Pasta night just got so easy, it’s mind-boggling. Everything in this recipe (and we really mean everything) is made in a single pan. And since the orzo is cooked risotto-style, with just the minimum amount of water it needs to get al dente, you don’t even have to drain it. The only thing that’s not minimal is the flavor: with chicken sausage, warmed tomatoes, and Parmesan and mozzarella cheeses, it’s about as big and bold as you can get.
Produced in a facility that processes eggs, milk, fish, peanuts, sesame, shellfish, soy, tree nuts, and wheat.
2 clove
Garlic
5 ounce
Spinach
1 unit
Lemon
8 ounce
Grape Tomatoes
12 ounce
Italian Chicken Sausage
¼ ounce
Parsley
1.33 cup
Orzo Pasta
(Contains Wheat)
1 tablespoon
Italian Seasoning
2 unit
Chicken Stock Concentrate
½ cup
Mozzarella Cheese
(Contains Milk)
½ cup
Panko Breadcrumbs
(Contains Wheat)
½ can
Parmesan Cheese
(Contains Milk)
2 teaspoon
Olive Oil
Salt
Pepper
Wash and dry all produce. Preheat broiler to high. Mince garlic. Finely chop spinach until you have 2 cups of very packed spinach. Cut lemon in half; cut one half into wedges. Cut tomatoes in half. Remove sausage from casings of 4 links (use the others as you like). Pick parsley leaves from stems and finely chop; discard stems.
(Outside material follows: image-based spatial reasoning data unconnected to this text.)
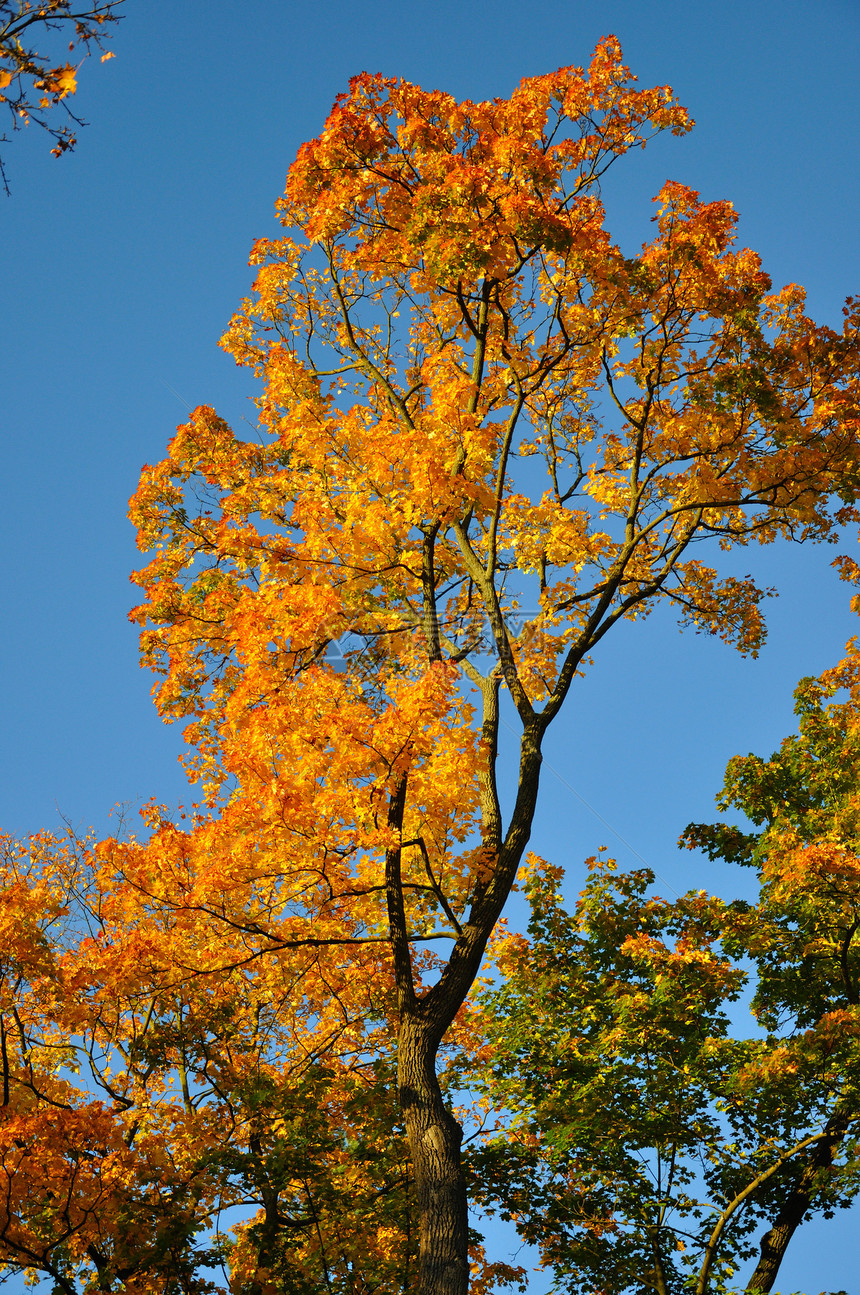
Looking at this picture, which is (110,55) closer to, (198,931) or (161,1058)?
(198,931)

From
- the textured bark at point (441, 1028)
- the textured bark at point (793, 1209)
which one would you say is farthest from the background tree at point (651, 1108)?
the textured bark at point (441, 1028)

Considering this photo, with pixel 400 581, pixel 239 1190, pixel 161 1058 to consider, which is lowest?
pixel 239 1190

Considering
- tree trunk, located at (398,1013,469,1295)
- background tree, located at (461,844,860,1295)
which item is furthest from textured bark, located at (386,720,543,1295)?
background tree, located at (461,844,860,1295)

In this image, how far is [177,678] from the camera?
35.4 feet

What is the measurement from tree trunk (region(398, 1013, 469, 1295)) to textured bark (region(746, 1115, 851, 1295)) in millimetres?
7235

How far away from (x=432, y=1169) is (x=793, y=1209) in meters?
8.39

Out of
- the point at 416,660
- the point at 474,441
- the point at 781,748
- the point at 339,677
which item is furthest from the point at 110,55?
the point at 781,748

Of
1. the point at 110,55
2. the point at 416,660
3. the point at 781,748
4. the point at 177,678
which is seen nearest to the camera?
the point at 110,55

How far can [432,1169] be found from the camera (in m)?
7.30

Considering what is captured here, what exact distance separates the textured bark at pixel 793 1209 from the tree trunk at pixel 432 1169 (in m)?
7.24

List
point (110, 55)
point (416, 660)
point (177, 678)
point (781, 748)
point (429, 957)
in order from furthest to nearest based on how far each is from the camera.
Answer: point (781, 748)
point (429, 957)
point (177, 678)
point (416, 660)
point (110, 55)

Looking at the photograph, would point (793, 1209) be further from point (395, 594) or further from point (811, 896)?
point (395, 594)

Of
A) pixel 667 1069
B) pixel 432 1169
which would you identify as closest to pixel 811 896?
pixel 667 1069

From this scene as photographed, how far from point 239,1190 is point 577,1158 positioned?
4.42 meters
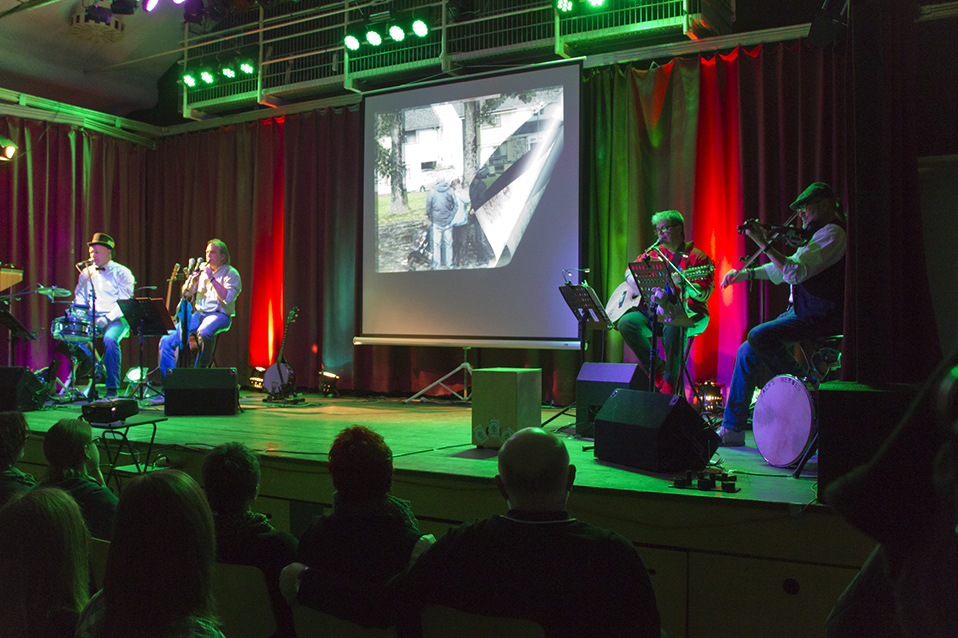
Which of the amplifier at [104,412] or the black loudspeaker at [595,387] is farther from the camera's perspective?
the black loudspeaker at [595,387]

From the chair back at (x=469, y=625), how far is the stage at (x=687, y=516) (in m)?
1.43

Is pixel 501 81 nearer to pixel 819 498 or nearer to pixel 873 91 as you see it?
pixel 873 91

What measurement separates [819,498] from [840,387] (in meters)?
0.38

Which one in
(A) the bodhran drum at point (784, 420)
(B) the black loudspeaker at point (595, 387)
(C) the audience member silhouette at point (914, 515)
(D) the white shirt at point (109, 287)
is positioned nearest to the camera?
(C) the audience member silhouette at point (914, 515)

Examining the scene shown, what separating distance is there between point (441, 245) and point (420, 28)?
192cm

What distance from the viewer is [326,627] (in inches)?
66.9

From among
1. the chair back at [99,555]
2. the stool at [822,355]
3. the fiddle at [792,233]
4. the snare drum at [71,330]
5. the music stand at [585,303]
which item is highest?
the fiddle at [792,233]

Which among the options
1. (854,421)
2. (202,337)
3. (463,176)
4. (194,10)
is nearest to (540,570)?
(854,421)

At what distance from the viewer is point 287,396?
680 centimetres

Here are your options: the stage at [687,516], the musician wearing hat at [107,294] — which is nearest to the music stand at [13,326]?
the musician wearing hat at [107,294]

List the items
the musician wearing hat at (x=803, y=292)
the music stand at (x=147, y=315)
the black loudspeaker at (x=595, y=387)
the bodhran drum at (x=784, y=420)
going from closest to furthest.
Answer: the bodhran drum at (x=784, y=420)
the musician wearing hat at (x=803, y=292)
the black loudspeaker at (x=595, y=387)
the music stand at (x=147, y=315)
Heat a large drizzle of olive oil in a large, tall-sided pan over medium-high heat (use an ovenproof pan if you have one). Add sausage, breaking up meat into pieces. Cook until just browned, about 3 minutes.
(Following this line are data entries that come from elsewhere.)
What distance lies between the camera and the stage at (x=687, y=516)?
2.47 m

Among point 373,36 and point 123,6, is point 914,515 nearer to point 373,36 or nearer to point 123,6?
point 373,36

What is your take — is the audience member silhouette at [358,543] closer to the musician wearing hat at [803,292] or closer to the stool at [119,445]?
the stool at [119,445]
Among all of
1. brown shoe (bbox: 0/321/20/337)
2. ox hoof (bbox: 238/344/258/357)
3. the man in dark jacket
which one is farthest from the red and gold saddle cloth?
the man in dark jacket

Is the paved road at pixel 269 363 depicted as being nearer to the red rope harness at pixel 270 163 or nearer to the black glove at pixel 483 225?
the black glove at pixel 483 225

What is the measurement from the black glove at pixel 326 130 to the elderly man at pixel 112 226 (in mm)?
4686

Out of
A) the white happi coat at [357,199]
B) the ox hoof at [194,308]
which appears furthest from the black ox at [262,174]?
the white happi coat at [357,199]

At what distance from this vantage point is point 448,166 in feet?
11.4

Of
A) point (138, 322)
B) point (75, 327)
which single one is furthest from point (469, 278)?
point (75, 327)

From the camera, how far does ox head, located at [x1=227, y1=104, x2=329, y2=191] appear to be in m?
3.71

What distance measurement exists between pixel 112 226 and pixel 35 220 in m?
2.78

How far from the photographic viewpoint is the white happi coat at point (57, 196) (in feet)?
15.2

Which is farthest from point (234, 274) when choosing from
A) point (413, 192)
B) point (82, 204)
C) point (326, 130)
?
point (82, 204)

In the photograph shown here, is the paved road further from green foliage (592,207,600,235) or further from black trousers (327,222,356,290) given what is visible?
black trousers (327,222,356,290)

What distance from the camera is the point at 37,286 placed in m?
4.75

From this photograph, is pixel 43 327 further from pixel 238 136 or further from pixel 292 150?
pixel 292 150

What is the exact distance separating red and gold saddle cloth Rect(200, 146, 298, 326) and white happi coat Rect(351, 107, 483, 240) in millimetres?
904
Add tomatoes and garlic to pan with sausage. Cook, stirring occasionally, until tomatoes start to wilt, 2-3 minutes. Add 1⅓ cup orzo (we sent more) and Italian seasoning. Cook, stirring, until orzo is coated in juices, 1 minute. Season with salt and pepper.
Add 4 cups water, stock concentrates, and a pinch of salt to same pan. Bring to a boil, then lower heat to medium. Let simmer, stirring occasionally, until orzo is almost al dente, 7-9 minutes. Stir in spinach and cook until wilted, about 3 minutes more. TIP: If mixture seems dry, add water ¼ cup at a time until loosened.
Stir mozzarella and a squeeze of lemon into pan. Season with salt, pepper, and more lemon (to taste). (TIP: If your pan is not ovenproof, transfer mixture to a baking dish at this point.) Sprinkle panko and Parmesan over top of orzotto. Broil until panko is golden brown, 1-3 minutes.
Divide orzotto between plates. Sprinkle parsley over top. Serve with lemon wedges on the side for squeezing over.